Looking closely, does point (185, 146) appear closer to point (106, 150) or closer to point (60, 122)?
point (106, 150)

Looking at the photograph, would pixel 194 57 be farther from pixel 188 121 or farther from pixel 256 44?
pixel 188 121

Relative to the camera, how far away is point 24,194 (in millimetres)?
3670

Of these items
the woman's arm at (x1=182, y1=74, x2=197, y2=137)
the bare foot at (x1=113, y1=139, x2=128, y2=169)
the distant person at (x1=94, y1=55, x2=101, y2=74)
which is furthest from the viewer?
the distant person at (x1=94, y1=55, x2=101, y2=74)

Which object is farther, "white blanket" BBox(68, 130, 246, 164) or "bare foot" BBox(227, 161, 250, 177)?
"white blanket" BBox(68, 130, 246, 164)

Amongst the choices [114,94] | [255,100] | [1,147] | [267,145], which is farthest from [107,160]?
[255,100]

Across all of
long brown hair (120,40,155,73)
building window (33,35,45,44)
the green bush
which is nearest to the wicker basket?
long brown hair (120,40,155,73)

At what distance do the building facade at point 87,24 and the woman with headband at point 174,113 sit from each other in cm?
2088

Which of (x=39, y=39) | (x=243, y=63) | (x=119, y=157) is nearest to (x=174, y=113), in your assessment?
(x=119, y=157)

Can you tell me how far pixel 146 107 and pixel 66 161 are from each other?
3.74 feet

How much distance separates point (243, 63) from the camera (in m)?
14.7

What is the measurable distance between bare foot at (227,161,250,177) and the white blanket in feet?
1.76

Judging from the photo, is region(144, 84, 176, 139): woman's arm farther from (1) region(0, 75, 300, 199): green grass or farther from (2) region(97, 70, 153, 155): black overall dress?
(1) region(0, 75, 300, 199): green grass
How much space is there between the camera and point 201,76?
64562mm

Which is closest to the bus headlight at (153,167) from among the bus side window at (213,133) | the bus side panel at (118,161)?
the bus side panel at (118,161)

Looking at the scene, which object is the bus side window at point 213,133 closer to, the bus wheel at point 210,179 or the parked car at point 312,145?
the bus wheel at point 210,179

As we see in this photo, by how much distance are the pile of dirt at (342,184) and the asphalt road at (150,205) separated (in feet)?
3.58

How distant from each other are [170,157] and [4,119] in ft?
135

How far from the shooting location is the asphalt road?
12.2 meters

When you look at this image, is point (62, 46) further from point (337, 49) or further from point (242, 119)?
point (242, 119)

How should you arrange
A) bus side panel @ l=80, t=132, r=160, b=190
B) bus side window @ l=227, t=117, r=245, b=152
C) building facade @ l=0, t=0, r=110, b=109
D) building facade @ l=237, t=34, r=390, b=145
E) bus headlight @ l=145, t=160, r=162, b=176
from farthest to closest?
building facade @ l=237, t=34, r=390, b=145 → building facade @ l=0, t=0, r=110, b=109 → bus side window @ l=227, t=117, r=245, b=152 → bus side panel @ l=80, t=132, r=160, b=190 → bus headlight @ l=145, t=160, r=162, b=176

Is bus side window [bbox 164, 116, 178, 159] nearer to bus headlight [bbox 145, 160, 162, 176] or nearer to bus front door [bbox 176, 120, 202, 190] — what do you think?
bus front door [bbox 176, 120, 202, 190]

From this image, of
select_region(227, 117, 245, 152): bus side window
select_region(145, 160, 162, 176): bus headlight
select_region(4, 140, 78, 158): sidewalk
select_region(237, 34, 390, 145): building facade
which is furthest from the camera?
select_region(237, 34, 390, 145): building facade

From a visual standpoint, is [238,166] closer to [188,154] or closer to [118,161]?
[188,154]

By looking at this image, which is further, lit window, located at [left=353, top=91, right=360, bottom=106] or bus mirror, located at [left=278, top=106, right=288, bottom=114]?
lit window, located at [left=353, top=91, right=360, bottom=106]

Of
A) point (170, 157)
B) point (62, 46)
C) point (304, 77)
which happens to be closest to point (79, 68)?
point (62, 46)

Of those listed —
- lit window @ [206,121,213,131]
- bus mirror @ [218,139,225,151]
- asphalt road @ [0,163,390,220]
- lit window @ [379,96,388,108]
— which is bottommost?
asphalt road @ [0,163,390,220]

◆ ◆ ◆ ◆ ◆

-- What you have to do --
Reproduce all of the rows above word for word.

-- Solution for this task --
Looking closely, does point (185, 146) appear closer to point (106, 150) or closer to point (60, 122)?
point (106, 150)

Looking at the photograph, would pixel 194 57 be farther from pixel 188 121 or farther from pixel 256 44?
pixel 188 121

Relative to the camera, how far away is point 24,194 (in millimetres)?
3670

Of these items
the woman's arm at (x1=182, y1=74, x2=197, y2=137)
the bare foot at (x1=113, y1=139, x2=128, y2=169)
the distant person at (x1=94, y1=55, x2=101, y2=74)
which is furthest from the viewer?
the distant person at (x1=94, y1=55, x2=101, y2=74)

Which object is farther, "white blanket" BBox(68, 130, 246, 164) or "bare foot" BBox(227, 161, 250, 177)?
"white blanket" BBox(68, 130, 246, 164)

Amongst the choices [114,94] | [255,100] | [1,147] | [267,145], which is farthest from [107,160]?
[255,100]

Across all of
long brown hair (120,40,155,73)
building window (33,35,45,44)
the green bush
which is nearest to the wicker basket?
long brown hair (120,40,155,73)

At what distance do the building facade at point 87,24 and the woman with headband at point 174,113 sit from each other in cm?
2088

Which of (x=39, y=39) | (x=243, y=63) | (x=119, y=157) is nearest to (x=174, y=113), in your assessment?
(x=119, y=157)

Can you tell me how far pixel 146 107 and pixel 66 161 are from each other?
3.74 feet

How much distance separates point (243, 63) from the camera (in m)?
14.7

What is the measurable distance between bare foot at (227,161,250,177) and the white blanket in feet?
1.76

Judging from the photo, is region(144, 84, 176, 139): woman's arm farther from (1) region(0, 75, 300, 199): green grass or farther from (2) region(97, 70, 153, 155): black overall dress?
(1) region(0, 75, 300, 199): green grass
How much space is there between the camera and point 201,76?
64562mm

Which is closest to the bus headlight at (153,167) from among the bus side window at (213,133) | the bus side panel at (118,161)?
the bus side panel at (118,161)

Looking at the scene, which object is the bus side window at point 213,133 closer to, the bus wheel at point 210,179 or the parked car at point 312,145?
the bus wheel at point 210,179

As we see in this photo, by how much distance are the pile of dirt at (342,184) and the asphalt road at (150,205) separated (in feet)?
3.58

How distant from each other are [170,157] and [4,119] in ft?
135

How far from the shooting location is the asphalt road?
12.2 meters

When you look at this image, is point (62, 46) further from point (337, 49) or further from point (242, 119)?
point (242, 119)

How should you arrange
A) bus side panel @ l=80, t=132, r=160, b=190
B) bus side window @ l=227, t=117, r=245, b=152
C) building facade @ l=0, t=0, r=110, b=109
D) building facade @ l=237, t=34, r=390, b=145
E) bus headlight @ l=145, t=160, r=162, b=176
from farthest to closest?
building facade @ l=237, t=34, r=390, b=145 → building facade @ l=0, t=0, r=110, b=109 → bus side window @ l=227, t=117, r=245, b=152 → bus side panel @ l=80, t=132, r=160, b=190 → bus headlight @ l=145, t=160, r=162, b=176

Is bus side window [bbox 164, 116, 178, 159] nearer to bus headlight [bbox 145, 160, 162, 176] or nearer to bus front door [bbox 176, 120, 202, 190] — what do you think?
bus front door [bbox 176, 120, 202, 190]

From this image, of
select_region(227, 117, 245, 152): bus side window
select_region(145, 160, 162, 176): bus headlight
select_region(4, 140, 78, 158): sidewalk
select_region(237, 34, 390, 145): building facade
which is furthest from the camera?
select_region(237, 34, 390, 145): building facade

From a visual standpoint, is [238,166] closer to [188,154] or closer to [118,161]?
[188,154]

By looking at this image, which is further, lit window, located at [left=353, top=91, right=360, bottom=106] or bus mirror, located at [left=278, top=106, right=288, bottom=114]?
lit window, located at [left=353, top=91, right=360, bottom=106]

Of
A) point (170, 157)
B) point (62, 46)
C) point (304, 77)
which happens to be closest to point (79, 68)?
point (62, 46)

Of those listed —
- lit window @ [206,121,213,131]
- bus mirror @ [218,139,225,151]
- asphalt road @ [0,163,390,220]
- lit window @ [379,96,388,108]
— which is bottommost?
asphalt road @ [0,163,390,220]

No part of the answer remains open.